> INSTRUCTION
Reproduce every one of the records below word for word, leaving nothing out and changing nothing.

> INPUT MATERIAL
** Start **
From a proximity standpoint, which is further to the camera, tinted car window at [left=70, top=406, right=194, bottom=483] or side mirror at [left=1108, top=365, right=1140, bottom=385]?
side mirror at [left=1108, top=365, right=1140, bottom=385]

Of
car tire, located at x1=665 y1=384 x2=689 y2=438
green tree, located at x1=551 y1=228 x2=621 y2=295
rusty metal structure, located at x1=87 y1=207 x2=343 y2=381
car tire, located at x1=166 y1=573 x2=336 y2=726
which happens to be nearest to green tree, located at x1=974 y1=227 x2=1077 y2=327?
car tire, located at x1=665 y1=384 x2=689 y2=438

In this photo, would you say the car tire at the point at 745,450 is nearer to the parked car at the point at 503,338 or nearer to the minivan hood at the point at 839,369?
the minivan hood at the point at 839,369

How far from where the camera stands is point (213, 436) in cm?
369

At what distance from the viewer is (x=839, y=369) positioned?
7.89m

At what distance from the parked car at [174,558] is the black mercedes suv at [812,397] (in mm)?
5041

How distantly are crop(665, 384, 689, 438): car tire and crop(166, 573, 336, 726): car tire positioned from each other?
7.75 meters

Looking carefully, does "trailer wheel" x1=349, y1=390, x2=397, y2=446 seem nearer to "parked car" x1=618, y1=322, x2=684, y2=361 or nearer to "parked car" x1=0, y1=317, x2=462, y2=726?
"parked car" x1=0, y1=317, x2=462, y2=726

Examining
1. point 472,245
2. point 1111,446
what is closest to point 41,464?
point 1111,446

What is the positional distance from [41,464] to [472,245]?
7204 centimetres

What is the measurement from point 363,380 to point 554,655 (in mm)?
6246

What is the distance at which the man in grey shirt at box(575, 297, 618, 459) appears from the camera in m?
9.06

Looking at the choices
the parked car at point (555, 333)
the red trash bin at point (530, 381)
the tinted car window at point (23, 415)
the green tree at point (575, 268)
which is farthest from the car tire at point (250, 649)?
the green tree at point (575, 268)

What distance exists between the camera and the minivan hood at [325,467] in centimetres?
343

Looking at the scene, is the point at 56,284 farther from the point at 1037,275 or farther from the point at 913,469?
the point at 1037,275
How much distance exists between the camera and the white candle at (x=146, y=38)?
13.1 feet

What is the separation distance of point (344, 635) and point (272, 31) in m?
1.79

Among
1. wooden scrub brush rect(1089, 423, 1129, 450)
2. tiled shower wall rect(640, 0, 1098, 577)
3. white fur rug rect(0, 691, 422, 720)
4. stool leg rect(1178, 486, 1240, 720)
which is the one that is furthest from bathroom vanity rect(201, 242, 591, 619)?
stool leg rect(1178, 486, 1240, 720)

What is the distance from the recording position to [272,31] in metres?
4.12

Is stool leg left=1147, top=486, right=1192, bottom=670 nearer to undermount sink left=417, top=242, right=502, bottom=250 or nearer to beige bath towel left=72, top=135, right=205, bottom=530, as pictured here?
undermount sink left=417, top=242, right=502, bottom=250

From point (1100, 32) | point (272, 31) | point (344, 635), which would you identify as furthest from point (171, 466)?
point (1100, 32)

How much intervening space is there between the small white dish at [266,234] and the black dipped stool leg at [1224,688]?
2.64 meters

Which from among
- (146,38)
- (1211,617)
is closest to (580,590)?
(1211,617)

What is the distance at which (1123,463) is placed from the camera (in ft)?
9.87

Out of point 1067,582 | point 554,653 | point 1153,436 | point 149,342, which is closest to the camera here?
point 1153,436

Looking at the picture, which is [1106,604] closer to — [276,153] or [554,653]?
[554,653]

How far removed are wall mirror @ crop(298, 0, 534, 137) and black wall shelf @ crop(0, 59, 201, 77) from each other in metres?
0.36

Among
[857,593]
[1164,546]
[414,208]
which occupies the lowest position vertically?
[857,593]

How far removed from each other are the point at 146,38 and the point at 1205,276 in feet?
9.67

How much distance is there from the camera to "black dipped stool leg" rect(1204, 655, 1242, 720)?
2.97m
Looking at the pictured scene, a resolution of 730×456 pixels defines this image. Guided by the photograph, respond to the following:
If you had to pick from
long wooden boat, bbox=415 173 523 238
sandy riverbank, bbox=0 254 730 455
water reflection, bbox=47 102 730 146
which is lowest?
** End **
> SOLUTION TO THIS TASK
From a proximity standpoint, which is further to the camera, tinted car window at [left=70, top=406, right=194, bottom=483] or side mirror at [left=1108, top=365, right=1140, bottom=385]?
side mirror at [left=1108, top=365, right=1140, bottom=385]

Of
car tire, located at x1=665 y1=384 x2=689 y2=438
green tree, located at x1=551 y1=228 x2=621 y2=295
rusty metal structure, located at x1=87 y1=207 x2=343 y2=381
car tire, located at x1=166 y1=573 x2=336 y2=726
which happens to be nearest to green tree, located at x1=974 y1=227 x2=1077 y2=327?
car tire, located at x1=665 y1=384 x2=689 y2=438

In this photo, would you say the car tire at the point at 745,450 is nearer to the parked car at the point at 503,338 or nearer to the minivan hood at the point at 839,369?
the minivan hood at the point at 839,369

How far from where the camera stands is point (213, 436) in cm?
369

At what distance from the viewer is (x=839, y=369) positioned?
7.89m

At what distance from the parked car at [174,558] is the black mercedes suv at [812,397] (in mm)?
5041

How distantly are crop(665, 384, 689, 438): car tire and crop(166, 573, 336, 726): car tire positioned from each other?
7.75 meters

Looking carefully, does "trailer wheel" x1=349, y1=390, x2=397, y2=446 seem nearer to "parked car" x1=618, y1=322, x2=684, y2=361 or nearer to "parked car" x1=0, y1=317, x2=462, y2=726?
"parked car" x1=0, y1=317, x2=462, y2=726

Examining
1. point 472,245
2. point 1111,446
what is closest to point 41,464?
point 1111,446

What is the positional distance from [41,464] to [472,245]?
7204 centimetres

What is the measurement from point 363,380 to point 554,655 (in mm)?
6246

What is the distance at which the man in grey shirt at box(575, 297, 618, 459) appears from the camera in m?
9.06

Looking at the choices
the parked car at point (555, 333)
the red trash bin at point (530, 381)
the tinted car window at point (23, 415)
the green tree at point (575, 268)
which is farthest from the car tire at point (250, 649)?
the green tree at point (575, 268)

What distance exists between the camera and the minivan hood at [325,467] in centimetres?
343

Looking at the scene, is the point at 56,284 farther from the point at 1037,275 or farther from the point at 913,469?
the point at 1037,275
How much distance exists between the camera and the white candle at (x=146, y=38)?
13.1 feet

What is the separation distance of point (344, 635) and point (272, 31) in m?
1.79

Among
1. wooden scrub brush rect(1089, 423, 1129, 450)
2. tiled shower wall rect(640, 0, 1098, 577)
3. white fur rug rect(0, 691, 422, 720)
4. stool leg rect(1178, 486, 1240, 720)
which is the one that is furthest from bathroom vanity rect(201, 242, 591, 619)?
stool leg rect(1178, 486, 1240, 720)

What is the distance from the recording position to [272,31] in metres?
4.12

Is stool leg left=1147, top=486, right=1192, bottom=670 nearer to undermount sink left=417, top=242, right=502, bottom=250 or nearer to beige bath towel left=72, top=135, right=205, bottom=530, as pictured here?
undermount sink left=417, top=242, right=502, bottom=250

From point (1100, 32) | point (272, 31) | point (344, 635), which would you identify as furthest from point (171, 466)?
point (1100, 32)

How much intervening space is there between the small white dish at [266,234] and the black dipped stool leg at [1224,688]?
2.64 meters

Which from among
- (146,38)
- (1211,617)
is closest to (580,590)?
(1211,617)

What is the distance at which (1123,463) is placed from the camera (in ft)?
9.87

Out of point 1067,582 | point 554,653 | point 1153,436 | point 149,342, which is closest to the camera here?
point 1153,436

Looking at the picture, which is [1106,604] closer to — [276,153] or [554,653]?
[554,653]

How far removed are wall mirror @ crop(298, 0, 534, 137) and black wall shelf @ crop(0, 59, 201, 77) from each other in metres?
0.36

Among
[857,593]
[1164,546]
[414,208]
which occupies the lowest position vertically?
[857,593]

How far removed from each other are the point at 146,38 and the point at 1205,276 in feet?
9.67

How much distance is there from the camera to "black dipped stool leg" rect(1204, 655, 1242, 720)?
2.97m
Looking at the pictured scene, a resolution of 730×456 pixels defines this image. Guided by the photograph, respond to the following:
If you had to pick from
long wooden boat, bbox=415 173 523 238
sandy riverbank, bbox=0 254 730 455
water reflection, bbox=47 102 730 146
which is lowest?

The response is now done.